EV milk delivery trucks were common until the 1970s.
That worked well for the time because routes the trucks took were short so the range requirements were minimal. Then is that with deliveries being in the early mornings, while people were still asleep and wanting milk with their breakfast, being quiet was important. The load needing to be carried was relatively small and light and so no real concern on the battery-electric milk truck being so big that navigating tight corners in residential areas could be a problem, or so heavy that there could be a concern on breaking the pavement.
Does any of this apply for the Tesla Semi? A Class 8 vehicle? These are trucks meant to haul 20+ tons of cargo over hundreds of miles. These trucks are not meant for tight confines seen in residential areas but the wide open highways, no need for the shorter cab-over designs common in Europe. It might be difficult to make a practical cab-over battery electric Class 8 truck given the volume the battery required for the range and power demanded of the vehicle.
Isn't there a rule that allows electric trucks to exceed the normal weight limits for Class 8 trucks? I recall it is about an extra 2000 pounds over the limit for a diesel truck. I expect this was necessary or the Tesla Semi would be dead on arrival. Without that allowance for extra battery weight then the people operating the trucks would have to make up for it by reducing the mass of the cargo carried. Since trucking runs on moving cargo mass over miles that would make a dent in profits that few companies and owner-operators would tolerate.
I have my doubts that any Class 8 battery-electric truck will prove successful. Had this been something like a Ford Transit or GMC Topkick, Class 6 vehicles at most, then I would have higher expectations for success. These are trucks that would do the kind of work that the old milk delivery trucks would do, as in short hauls with "light" loads (at least "light" when compared to Class 8) and long periods of being idle for a recharge. Short haul semi trucks are certainly a thing but these are also the cab-over trucks that tend to be popular in Europe because these are the kinds of trucks that make that "last mile" delivery to grocery stores and such, and so need to be able to navigate in tighter spaces. The size of the battery, as I mentioned before, is certainly incompatible with this shorter cab design.
The United States Postal Service tried to experiment with battery electric delivery trucks. The problem they ran into was getting enough electrical capacity to the overnight parking lots to charge all the trucks. Issues like that could pose problems for wide adoption of the Tesla Semi and similar vehicles.
"it is common for liberals to do things like put up signs in their yards that say they stand with the homeless while simultaneously voting for zoning policies to defend their property value"
So much this.
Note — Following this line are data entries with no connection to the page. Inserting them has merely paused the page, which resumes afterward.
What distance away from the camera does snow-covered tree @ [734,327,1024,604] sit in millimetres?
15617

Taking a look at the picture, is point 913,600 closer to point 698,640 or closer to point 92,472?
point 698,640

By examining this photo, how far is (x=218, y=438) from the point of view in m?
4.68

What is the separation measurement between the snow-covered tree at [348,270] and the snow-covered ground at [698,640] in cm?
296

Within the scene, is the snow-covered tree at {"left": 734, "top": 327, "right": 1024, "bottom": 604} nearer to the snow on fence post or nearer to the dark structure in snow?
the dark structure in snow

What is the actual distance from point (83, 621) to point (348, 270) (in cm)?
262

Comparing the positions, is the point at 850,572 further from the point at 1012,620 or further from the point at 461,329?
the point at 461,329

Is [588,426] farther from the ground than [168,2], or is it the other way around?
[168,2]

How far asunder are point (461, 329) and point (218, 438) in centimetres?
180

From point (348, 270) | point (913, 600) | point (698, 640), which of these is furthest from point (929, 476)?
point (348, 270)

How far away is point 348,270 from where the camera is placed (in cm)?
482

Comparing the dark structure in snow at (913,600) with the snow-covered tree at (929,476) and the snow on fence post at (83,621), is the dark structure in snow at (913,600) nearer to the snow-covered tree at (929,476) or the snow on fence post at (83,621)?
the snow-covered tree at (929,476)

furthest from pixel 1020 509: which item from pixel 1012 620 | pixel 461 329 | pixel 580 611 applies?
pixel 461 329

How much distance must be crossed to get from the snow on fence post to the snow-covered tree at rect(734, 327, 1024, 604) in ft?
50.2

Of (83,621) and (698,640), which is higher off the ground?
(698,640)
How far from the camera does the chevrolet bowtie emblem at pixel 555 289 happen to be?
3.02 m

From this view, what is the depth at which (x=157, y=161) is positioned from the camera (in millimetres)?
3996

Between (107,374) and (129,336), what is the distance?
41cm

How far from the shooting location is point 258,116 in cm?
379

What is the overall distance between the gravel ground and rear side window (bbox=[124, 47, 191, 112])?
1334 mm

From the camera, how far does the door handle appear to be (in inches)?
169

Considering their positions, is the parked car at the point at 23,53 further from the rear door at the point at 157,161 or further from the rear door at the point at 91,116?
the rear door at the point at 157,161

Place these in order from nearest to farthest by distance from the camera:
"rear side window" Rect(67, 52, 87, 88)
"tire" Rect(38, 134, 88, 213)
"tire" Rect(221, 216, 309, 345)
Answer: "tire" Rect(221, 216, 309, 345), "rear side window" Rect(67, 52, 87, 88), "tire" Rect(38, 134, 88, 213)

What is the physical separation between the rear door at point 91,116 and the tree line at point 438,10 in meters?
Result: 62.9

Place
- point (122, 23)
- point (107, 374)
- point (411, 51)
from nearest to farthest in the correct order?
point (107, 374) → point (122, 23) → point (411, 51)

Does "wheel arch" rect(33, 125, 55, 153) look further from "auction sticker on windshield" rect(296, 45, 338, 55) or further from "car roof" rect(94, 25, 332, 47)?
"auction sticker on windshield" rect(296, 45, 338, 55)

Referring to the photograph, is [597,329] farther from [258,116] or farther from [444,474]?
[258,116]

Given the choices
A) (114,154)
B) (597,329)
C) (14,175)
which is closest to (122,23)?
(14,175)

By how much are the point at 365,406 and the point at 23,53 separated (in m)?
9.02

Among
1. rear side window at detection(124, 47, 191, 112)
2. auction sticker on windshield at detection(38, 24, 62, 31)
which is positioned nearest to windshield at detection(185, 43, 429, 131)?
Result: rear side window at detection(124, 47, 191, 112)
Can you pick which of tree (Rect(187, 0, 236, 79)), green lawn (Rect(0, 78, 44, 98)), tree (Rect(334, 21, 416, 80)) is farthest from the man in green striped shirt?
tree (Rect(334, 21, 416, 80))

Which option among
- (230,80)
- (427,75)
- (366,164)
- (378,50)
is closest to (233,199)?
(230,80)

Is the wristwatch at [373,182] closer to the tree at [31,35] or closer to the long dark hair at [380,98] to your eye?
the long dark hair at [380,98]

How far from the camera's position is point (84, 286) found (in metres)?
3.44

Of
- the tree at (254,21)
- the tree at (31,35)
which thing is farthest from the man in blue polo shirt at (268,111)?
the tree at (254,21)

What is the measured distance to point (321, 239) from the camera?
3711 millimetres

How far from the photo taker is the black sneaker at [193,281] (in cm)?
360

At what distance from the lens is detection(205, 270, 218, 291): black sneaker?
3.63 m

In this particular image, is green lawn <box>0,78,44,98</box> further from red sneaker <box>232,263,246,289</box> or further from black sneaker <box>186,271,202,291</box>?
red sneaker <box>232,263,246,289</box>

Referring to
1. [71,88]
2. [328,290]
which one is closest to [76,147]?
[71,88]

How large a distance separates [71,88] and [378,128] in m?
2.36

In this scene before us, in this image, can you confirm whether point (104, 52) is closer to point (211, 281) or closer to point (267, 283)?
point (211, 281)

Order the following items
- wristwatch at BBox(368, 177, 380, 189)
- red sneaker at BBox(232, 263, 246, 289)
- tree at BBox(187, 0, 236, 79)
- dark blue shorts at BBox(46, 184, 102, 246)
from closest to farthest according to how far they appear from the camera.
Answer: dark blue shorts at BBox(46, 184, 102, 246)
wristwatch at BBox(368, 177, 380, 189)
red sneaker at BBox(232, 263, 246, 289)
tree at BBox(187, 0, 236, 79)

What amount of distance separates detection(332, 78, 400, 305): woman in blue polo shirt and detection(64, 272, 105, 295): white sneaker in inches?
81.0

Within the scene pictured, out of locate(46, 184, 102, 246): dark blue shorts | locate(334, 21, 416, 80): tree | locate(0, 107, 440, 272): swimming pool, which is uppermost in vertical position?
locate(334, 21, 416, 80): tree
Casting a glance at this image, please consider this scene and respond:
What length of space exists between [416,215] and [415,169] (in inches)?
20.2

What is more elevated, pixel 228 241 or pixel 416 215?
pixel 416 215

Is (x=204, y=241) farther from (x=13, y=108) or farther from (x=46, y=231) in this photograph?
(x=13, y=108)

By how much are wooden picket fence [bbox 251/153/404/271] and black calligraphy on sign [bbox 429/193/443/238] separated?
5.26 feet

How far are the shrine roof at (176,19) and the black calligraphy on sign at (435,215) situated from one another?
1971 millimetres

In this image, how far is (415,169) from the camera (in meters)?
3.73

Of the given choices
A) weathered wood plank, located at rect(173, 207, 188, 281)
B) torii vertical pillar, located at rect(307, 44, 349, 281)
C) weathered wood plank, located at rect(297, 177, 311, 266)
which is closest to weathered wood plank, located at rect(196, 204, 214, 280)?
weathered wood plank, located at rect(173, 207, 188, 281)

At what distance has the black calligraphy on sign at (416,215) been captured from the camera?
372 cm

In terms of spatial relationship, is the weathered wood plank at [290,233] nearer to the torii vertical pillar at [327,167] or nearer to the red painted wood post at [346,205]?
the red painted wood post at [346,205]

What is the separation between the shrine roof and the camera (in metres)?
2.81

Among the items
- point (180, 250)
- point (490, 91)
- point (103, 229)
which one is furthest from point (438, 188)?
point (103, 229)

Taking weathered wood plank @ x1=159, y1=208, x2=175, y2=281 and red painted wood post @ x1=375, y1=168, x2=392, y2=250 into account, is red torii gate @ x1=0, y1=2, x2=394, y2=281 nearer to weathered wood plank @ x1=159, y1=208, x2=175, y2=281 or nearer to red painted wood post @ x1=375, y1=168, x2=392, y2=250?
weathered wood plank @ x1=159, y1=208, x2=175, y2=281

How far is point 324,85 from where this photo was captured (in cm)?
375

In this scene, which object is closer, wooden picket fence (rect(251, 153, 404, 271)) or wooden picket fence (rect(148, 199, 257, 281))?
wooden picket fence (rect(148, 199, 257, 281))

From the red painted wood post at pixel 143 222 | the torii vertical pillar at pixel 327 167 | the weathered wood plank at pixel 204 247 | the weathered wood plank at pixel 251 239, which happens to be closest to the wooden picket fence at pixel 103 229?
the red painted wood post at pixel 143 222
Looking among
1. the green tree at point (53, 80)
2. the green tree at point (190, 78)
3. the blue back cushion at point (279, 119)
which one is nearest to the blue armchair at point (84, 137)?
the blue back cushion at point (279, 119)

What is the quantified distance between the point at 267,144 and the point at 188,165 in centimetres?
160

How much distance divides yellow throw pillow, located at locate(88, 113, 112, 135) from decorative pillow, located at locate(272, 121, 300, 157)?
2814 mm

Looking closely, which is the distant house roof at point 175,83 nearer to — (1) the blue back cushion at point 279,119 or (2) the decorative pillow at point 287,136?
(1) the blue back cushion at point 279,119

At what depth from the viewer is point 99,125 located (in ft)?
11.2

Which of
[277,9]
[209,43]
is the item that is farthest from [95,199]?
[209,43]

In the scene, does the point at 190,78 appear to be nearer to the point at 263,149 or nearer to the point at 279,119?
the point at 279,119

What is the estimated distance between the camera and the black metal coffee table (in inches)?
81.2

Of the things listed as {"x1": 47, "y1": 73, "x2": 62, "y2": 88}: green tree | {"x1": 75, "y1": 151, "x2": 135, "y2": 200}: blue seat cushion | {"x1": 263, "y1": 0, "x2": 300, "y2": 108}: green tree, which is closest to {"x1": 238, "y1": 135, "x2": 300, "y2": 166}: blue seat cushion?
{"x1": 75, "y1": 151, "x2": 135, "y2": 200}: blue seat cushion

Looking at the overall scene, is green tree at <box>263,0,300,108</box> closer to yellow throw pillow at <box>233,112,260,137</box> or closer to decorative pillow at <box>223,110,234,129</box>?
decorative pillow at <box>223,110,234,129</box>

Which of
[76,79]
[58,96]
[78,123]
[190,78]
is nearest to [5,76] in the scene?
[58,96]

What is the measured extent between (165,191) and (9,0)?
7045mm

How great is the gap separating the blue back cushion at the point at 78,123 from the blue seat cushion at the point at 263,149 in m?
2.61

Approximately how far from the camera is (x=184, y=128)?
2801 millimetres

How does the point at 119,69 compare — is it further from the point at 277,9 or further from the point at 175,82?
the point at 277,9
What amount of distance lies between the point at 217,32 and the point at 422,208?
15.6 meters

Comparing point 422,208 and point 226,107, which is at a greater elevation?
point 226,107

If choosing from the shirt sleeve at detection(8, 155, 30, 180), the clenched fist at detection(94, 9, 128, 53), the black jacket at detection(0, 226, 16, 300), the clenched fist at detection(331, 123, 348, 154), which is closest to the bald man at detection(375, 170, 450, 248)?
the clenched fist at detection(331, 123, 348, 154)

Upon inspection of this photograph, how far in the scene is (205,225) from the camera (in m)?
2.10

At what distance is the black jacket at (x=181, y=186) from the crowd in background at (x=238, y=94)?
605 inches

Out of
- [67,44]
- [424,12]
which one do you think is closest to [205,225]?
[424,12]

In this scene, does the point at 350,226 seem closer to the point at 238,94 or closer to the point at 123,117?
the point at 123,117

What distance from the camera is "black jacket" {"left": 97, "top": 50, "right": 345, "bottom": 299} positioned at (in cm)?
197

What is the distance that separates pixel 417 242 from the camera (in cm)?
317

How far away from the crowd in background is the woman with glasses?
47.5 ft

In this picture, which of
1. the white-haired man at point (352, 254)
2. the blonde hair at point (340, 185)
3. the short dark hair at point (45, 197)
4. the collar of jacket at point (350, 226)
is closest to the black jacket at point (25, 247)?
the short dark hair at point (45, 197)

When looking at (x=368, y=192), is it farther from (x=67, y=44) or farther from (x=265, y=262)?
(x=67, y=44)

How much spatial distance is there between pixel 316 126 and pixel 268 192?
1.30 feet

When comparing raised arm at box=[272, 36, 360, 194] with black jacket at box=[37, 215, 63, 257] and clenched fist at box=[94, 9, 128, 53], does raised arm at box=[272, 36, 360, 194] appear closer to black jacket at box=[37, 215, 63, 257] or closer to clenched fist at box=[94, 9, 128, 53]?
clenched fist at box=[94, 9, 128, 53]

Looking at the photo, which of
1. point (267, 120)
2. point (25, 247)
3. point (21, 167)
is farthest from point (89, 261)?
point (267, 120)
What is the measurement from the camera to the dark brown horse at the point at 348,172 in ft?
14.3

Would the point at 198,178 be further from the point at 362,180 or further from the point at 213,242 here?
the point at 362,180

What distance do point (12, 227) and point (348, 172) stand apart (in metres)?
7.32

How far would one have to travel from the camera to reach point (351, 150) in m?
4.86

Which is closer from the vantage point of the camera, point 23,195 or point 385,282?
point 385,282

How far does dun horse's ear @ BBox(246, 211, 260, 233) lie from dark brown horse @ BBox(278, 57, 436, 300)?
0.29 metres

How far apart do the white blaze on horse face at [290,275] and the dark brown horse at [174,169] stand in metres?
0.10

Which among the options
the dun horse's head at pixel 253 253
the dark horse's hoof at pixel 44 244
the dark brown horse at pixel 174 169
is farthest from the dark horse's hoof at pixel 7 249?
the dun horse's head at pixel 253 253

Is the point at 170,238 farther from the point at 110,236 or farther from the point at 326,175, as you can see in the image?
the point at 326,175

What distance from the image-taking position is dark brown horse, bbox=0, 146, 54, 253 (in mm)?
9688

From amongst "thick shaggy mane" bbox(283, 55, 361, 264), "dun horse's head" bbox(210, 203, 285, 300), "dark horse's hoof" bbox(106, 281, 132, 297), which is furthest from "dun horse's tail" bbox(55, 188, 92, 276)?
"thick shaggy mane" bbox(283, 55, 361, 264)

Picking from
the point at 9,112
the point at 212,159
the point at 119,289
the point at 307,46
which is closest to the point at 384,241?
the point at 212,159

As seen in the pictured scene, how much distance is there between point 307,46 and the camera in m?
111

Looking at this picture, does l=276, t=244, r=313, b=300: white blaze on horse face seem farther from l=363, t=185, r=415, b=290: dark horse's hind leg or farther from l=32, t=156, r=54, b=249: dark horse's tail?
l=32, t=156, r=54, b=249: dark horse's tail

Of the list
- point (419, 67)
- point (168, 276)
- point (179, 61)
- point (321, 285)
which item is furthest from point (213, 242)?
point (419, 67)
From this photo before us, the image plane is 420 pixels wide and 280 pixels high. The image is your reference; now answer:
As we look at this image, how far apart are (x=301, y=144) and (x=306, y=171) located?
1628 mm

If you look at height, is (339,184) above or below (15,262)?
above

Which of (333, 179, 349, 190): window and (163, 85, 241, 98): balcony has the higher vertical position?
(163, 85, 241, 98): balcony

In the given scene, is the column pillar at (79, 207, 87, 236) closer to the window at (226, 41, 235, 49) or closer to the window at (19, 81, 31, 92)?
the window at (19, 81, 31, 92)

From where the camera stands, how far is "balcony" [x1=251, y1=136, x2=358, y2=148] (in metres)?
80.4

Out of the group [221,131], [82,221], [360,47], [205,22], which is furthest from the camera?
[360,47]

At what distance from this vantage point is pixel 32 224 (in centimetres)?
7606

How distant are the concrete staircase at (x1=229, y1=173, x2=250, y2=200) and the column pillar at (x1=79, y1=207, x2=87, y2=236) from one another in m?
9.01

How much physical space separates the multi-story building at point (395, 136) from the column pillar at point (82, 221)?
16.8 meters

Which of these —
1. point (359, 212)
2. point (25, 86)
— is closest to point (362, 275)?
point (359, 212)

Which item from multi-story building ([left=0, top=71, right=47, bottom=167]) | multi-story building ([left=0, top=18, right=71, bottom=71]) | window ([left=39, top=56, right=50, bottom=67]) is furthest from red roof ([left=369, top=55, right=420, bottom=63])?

Where I live, the politians are pushing to house 200 illegal African and Middle Eastern immigrants in a town of around 1000 people. Let's be real: that will destroy the town.
Why not house them in the affluent suburbs where the politicians live? We all know that will never happen...
We also pay people not to grow food. It reminds me of this quote -
He was a long-limbed farmer, a God-fearing, freedom-loving, law-abiding rugged individualist who held that federal aid to anyone but farmers was creeping socialism.
Conservatives are often the biggest hypocrite.
The only problem with being a man of leisure is that you can never stop and take a rest.